THE INPUT →
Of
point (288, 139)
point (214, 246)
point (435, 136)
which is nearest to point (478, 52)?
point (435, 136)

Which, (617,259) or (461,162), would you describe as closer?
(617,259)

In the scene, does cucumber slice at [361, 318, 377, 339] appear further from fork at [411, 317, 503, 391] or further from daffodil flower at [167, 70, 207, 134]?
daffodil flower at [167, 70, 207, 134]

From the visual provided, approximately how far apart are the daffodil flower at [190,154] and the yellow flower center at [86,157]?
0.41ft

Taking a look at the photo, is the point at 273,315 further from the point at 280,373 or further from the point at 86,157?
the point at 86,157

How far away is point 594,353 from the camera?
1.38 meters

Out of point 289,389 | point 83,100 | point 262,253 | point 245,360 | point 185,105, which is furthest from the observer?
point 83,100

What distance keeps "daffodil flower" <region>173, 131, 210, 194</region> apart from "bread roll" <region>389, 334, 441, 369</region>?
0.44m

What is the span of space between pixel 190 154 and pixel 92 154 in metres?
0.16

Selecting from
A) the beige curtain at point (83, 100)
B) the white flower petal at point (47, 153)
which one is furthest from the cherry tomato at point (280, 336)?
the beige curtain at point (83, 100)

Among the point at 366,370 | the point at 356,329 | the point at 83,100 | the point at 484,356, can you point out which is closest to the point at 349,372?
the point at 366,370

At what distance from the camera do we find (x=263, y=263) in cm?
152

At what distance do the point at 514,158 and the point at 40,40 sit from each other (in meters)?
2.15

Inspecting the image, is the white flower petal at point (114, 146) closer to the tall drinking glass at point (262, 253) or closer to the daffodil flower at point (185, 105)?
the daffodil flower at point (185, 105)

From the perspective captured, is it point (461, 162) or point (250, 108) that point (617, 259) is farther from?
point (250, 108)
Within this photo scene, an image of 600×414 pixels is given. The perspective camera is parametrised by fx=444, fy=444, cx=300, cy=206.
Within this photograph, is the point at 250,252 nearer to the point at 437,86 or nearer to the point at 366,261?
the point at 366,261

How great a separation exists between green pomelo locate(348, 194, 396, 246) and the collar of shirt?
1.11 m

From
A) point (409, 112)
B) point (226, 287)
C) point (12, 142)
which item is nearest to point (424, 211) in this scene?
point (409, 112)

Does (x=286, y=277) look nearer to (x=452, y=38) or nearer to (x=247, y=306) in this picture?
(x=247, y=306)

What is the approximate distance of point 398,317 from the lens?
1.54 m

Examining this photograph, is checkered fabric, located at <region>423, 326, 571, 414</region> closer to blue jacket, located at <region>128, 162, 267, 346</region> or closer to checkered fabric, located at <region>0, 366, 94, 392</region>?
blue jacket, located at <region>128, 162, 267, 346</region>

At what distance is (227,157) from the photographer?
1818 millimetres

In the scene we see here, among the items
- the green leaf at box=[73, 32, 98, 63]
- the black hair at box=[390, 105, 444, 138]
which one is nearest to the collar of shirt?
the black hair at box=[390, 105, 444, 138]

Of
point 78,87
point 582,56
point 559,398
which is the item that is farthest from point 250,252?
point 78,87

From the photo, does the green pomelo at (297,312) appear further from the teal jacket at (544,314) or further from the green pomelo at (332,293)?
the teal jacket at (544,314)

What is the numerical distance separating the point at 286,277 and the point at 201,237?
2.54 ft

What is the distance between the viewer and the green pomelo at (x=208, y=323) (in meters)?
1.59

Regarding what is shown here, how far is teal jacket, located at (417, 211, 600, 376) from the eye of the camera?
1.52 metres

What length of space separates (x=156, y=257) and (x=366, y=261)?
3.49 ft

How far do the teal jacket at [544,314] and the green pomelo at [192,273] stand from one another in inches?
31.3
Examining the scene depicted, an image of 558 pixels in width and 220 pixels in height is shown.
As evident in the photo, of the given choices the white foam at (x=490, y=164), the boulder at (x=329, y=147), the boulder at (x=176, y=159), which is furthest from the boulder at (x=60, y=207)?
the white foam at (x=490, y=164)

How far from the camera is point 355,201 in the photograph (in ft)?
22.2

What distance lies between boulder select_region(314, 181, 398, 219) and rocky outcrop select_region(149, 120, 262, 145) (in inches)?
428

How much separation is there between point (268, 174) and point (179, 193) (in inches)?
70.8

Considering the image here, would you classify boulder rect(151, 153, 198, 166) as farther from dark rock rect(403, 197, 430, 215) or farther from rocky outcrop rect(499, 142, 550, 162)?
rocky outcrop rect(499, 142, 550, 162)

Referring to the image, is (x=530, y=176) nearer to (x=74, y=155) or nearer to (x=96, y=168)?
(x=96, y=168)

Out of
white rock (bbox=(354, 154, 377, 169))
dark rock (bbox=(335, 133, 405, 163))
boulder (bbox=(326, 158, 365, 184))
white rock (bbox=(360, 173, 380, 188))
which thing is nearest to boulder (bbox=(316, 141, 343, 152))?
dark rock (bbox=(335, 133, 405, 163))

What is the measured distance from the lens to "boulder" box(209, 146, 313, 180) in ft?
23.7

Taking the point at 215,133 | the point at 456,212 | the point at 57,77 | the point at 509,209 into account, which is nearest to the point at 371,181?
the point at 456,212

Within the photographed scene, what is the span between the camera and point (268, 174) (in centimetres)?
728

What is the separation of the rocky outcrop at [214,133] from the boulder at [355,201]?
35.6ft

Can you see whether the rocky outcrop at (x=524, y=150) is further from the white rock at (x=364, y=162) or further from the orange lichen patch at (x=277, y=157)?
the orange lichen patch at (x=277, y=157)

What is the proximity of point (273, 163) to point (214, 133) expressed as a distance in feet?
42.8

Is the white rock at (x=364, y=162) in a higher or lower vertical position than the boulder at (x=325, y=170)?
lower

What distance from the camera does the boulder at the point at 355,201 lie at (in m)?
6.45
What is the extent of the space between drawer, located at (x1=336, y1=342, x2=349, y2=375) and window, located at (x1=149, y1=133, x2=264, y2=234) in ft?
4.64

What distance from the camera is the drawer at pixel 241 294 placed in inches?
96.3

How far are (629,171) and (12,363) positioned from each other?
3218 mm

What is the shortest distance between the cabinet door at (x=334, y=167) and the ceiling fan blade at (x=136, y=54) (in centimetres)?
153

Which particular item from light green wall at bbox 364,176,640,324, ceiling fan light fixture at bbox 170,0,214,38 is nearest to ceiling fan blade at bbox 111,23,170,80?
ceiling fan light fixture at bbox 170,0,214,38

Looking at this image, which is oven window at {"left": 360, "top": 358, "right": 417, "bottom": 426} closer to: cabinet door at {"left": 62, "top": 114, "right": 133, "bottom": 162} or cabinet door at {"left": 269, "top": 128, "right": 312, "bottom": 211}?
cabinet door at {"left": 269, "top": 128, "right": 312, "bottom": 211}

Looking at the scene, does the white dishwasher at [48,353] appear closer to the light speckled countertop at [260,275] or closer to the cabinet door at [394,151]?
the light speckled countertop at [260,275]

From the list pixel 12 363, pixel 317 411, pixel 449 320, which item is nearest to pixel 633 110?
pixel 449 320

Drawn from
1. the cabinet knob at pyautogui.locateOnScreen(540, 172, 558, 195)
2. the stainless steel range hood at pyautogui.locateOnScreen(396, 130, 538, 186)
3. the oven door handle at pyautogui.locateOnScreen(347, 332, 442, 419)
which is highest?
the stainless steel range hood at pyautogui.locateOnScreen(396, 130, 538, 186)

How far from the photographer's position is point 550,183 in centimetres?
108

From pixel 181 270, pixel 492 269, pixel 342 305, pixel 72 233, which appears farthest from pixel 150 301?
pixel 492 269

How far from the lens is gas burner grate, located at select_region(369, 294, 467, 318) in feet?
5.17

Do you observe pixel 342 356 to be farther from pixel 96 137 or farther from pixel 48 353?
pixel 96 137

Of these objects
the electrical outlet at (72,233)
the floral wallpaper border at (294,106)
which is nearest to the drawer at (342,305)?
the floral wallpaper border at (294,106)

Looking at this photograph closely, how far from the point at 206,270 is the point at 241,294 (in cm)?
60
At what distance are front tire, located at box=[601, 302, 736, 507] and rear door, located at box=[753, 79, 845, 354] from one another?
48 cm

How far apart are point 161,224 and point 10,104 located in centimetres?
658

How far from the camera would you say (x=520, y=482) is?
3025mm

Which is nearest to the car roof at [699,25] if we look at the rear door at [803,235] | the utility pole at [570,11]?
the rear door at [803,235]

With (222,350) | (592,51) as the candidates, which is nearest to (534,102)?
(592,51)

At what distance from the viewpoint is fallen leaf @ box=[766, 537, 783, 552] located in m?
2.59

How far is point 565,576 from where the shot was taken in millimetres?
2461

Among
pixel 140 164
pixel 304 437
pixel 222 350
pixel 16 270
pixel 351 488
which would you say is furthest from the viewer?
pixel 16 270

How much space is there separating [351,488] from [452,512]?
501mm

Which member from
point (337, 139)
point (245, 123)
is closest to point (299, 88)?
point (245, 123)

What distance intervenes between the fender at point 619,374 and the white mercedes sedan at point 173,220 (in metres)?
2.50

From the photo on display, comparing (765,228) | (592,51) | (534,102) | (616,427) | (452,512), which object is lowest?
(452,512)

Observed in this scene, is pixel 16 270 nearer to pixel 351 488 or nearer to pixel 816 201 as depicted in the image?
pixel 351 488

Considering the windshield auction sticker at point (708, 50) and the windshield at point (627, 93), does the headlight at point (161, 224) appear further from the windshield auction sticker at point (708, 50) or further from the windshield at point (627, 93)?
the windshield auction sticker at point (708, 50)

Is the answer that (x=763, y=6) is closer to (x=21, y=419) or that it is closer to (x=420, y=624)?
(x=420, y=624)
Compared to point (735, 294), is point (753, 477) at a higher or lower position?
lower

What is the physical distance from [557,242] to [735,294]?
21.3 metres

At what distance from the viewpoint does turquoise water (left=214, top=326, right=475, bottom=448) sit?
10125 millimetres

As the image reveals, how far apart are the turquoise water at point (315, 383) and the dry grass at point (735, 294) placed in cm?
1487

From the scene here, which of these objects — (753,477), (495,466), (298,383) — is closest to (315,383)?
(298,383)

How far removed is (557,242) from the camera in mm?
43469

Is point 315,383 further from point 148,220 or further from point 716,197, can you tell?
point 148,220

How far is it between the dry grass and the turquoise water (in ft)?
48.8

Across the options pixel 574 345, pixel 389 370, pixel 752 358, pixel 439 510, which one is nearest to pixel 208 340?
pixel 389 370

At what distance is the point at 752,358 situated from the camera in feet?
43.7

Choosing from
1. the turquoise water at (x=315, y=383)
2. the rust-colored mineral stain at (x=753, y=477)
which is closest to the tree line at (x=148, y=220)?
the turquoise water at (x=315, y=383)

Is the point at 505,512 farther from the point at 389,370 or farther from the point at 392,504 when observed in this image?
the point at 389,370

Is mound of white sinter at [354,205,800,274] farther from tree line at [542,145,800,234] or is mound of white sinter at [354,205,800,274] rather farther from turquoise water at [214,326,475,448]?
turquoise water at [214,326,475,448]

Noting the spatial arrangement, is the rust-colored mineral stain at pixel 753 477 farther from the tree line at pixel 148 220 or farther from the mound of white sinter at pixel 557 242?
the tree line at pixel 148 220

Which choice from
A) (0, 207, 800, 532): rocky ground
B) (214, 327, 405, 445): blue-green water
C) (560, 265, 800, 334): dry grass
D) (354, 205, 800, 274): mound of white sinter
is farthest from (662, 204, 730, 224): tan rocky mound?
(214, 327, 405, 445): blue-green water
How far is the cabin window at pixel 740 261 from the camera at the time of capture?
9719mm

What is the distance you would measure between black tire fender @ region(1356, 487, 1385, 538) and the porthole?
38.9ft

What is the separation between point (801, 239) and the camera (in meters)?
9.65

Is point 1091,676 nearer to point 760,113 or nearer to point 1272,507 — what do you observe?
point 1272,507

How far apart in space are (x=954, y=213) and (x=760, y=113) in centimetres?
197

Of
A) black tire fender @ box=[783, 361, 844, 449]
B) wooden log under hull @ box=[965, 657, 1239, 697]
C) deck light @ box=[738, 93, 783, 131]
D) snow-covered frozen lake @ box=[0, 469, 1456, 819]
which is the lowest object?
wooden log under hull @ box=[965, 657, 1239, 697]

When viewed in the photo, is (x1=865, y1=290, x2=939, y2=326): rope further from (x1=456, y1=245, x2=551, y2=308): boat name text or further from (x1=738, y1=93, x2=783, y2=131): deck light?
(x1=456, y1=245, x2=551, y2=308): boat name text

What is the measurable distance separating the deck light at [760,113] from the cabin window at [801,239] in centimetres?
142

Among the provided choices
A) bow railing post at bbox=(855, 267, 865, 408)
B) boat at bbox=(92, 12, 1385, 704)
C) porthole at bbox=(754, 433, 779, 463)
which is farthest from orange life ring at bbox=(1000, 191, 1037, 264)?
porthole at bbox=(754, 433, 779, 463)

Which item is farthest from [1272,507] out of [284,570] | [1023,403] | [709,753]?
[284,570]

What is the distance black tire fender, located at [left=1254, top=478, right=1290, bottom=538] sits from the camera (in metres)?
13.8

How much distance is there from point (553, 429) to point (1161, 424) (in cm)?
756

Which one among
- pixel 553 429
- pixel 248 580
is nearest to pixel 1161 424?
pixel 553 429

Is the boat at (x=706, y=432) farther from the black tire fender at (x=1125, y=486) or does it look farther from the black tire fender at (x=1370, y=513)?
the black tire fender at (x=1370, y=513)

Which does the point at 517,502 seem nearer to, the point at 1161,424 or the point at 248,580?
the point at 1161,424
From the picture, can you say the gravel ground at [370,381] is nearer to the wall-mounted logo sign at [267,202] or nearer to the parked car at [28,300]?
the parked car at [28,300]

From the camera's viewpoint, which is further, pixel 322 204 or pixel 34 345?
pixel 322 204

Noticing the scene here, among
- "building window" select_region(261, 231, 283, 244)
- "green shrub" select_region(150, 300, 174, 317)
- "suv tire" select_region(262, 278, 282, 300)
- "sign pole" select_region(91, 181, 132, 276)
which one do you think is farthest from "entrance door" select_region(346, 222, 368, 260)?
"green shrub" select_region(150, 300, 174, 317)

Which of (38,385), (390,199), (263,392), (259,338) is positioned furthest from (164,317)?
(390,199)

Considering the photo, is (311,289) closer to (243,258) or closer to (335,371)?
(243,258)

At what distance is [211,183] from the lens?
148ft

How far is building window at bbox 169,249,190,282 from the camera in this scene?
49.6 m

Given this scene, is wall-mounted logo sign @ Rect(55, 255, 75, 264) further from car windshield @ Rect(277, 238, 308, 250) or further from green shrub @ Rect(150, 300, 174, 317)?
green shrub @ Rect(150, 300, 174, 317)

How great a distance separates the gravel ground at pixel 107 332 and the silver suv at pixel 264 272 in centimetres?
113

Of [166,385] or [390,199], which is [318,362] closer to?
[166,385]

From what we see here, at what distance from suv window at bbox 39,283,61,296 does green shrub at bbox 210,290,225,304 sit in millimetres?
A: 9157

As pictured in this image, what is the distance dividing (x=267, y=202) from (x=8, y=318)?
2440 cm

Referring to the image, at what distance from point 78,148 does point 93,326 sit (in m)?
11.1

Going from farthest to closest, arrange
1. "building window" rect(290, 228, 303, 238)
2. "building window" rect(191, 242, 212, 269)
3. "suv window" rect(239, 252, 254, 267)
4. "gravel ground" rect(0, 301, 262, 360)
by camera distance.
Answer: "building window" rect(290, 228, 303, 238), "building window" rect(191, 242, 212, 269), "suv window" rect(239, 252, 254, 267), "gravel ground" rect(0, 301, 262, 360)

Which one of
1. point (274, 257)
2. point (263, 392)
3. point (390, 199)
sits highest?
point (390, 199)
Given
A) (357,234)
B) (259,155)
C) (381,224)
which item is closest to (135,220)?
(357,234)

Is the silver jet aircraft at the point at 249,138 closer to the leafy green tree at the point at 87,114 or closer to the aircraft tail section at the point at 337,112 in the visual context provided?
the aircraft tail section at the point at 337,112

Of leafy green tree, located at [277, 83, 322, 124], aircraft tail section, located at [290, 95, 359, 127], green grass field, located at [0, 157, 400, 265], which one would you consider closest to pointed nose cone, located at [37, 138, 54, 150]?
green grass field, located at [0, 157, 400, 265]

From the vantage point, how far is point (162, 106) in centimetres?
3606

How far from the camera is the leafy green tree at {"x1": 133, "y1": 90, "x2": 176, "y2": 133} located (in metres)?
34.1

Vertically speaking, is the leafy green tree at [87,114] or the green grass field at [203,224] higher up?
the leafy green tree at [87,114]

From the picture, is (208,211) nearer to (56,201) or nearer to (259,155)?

SET EXERCISE → Reproduce only those lines of the entries above that run from the line with "How great a distance" to the final line.

EXERCISE RESULT →
How great a distance separates the gravel ground at pixel 107 332 and the silver suv at pixel 264 272 in centimetres?
113

Of [166,385] or [390,199], which is [318,362] closer to?
[166,385]

From what we see here, at what distance from suv window at bbox 39,283,61,296 does green shrub at bbox 210,290,225,304 sit in millimetres?
A: 9157

As pictured in this image, what is the distance dividing (x=267, y=202) from (x=8, y=318)?
2440 cm

Referring to the image, at what distance from point 78,148 does point 93,326 sit (in m)?
11.1

Going from farthest to closest, arrange
1. "building window" rect(290, 228, 303, 238)
2. "building window" rect(191, 242, 212, 269)
3. "suv window" rect(239, 252, 254, 267)
4. "gravel ground" rect(0, 301, 262, 360)
by camera distance.
Answer: "building window" rect(290, 228, 303, 238), "building window" rect(191, 242, 212, 269), "suv window" rect(239, 252, 254, 267), "gravel ground" rect(0, 301, 262, 360)

Which one of
1. point (274, 257)
2. point (263, 392)
3. point (390, 199)
sits highest?
point (390, 199)
Given
A) (357,234)
B) (259,155)
C) (381,224)
which item is closest to (135,220)?
(357,234)

Is the silver jet aircraft at the point at 249,138 closer to the leafy green tree at the point at 87,114 or closer to the aircraft tail section at the point at 337,112 in the visual context provided?
the aircraft tail section at the point at 337,112

Of leafy green tree, located at [277, 83, 322, 124], aircraft tail section, located at [290, 95, 359, 127], green grass field, located at [0, 157, 400, 265], which one would you consider closest to pointed nose cone, located at [37, 138, 54, 150]?
green grass field, located at [0, 157, 400, 265]

From the vantage point, how far is point (162, 106) in centimetres?
3606

How far from the camera is the leafy green tree at {"x1": 133, "y1": 90, "x2": 176, "y2": 133} located (in metres)?
34.1

Vertically speaking, is the leafy green tree at [87,114] or the green grass field at [203,224] higher up?
the leafy green tree at [87,114]

From the picture, is (208,211) nearer to (56,201) or nearer to (259,155)?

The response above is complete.